Lorsque j’ai aménagé l’espace pour ce jeu, j’avais à résoudre des problèmes pratiques.

C’est seulement bien plus tard que j’ai découvert les vraie vertus du lieu que j’avais créé.

Souvent c’est parce que je devais répondre à des questions qu’on me posait que j’ai, moi-même, réfléchi et que j’ai trouvé pourquoi les choses se passent ainsi dans ce lieu.

Pourquoi un espace fermé ? Pour des raisons pratiques certes ­ je l’ai dit. Mais aussi parce qu’il s’agit d’isoler la personne des habitudes de la vie quotidienne ; la placer dans une situation différente ; la soustraire aux pressions et aux influences. Ici l’on ne reçoit rien de l’extérieur, on fiat surgir ce qu’on porte en soi. Et il faut cet isolement, qui coupe de toute impression, pour que le mouvement en sens inverse puisse avoir lieu.

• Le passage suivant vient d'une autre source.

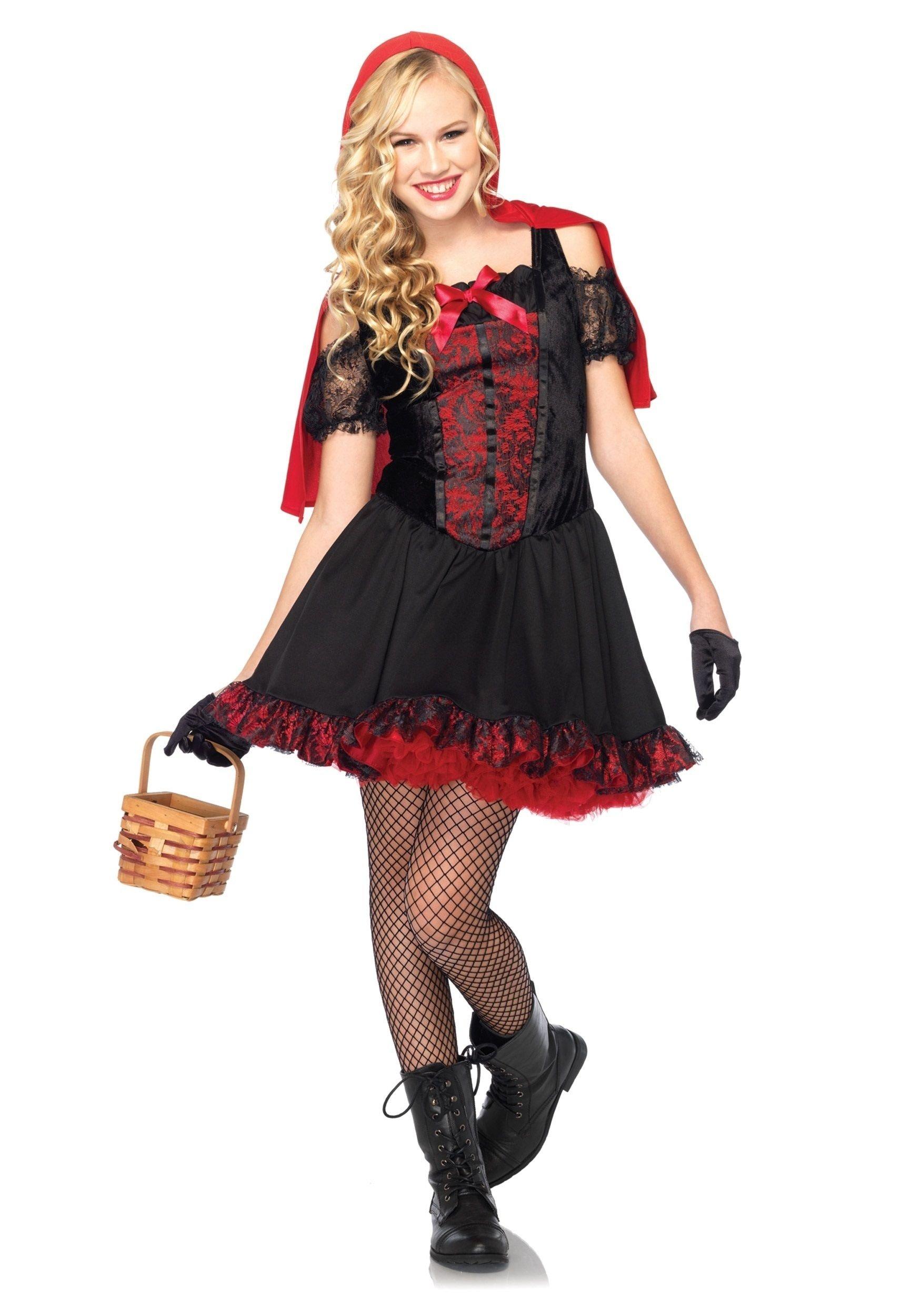 teenage girl halloween ideas halloween costumes for teens popsugar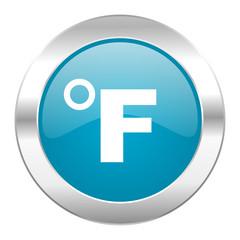 fahrenheit internet blue icon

Il faut cette rupture avec la société du dehors ­ que j’appelle le Monde des Autres ­ rupture d’avec ce qu’on sait, qu’on fait, qu’on envisage ailleurs, rupture avec les valeurs courantes dans notre société de références, de jugements, de comparaisons, de spéculations, donc de dépendance.

Car à l’intérieur du Closlieu sont d’autres manières. Ici sont réunis les participants d’un jeu sans compétition, sans maître, sans produit, donc sans récompense.

Il faut que je dise quelque chose d’important à propos du groupe : vous savez que les enfants sont élevés à l’intérieur de catégories. Ils sont mis dans des classes, groupés par niveaux, c’est à dire par âges, ­ ceux de cinq avec ceux de cinq ans, ceux de six avec ceux de six, ceux de douze avec ceux de douze et ainsi de suite…

Les enfants apprennent ainsi l’uniformité, l’esprit de secte, le mépris des autres ou l’envie. On les enferme dans des classes parce qu’on les croit et qu’on les veut comparables. Et il y a les bons et les mauvais, les premiers, les derniers de classe, ceux qui réussissent, ceux qui échouent, ceux qui cadrent avec le programme et les irréductibles…

Dans le Closlieu ­ dont je viens vous parler ­ c’est exactement le contraire.

Ici sont réunis des gens de tous âges. De trois ans, de cinq ans, de douze ans de vingt ans, de trente cinq ans, de soixante ans.

Et pourquoi n’en serait-il pas ainsi ?

Ici chacun est une personne parmi d’autres personnes, dissemblable, incomparable ; nul n’est un modèle, nul n’est inférieur.

Chacun a mis une feuille sur le mur du Closlieu et c’est son espace. Un espace qu’il ne partage avec personne, un espace qui exclut les autres. C’est l’espace dans lequel la personne se projette à l’exclusion de tout autre et elle ne doit rendre compte à aucun censeur de ce qu’elle émet.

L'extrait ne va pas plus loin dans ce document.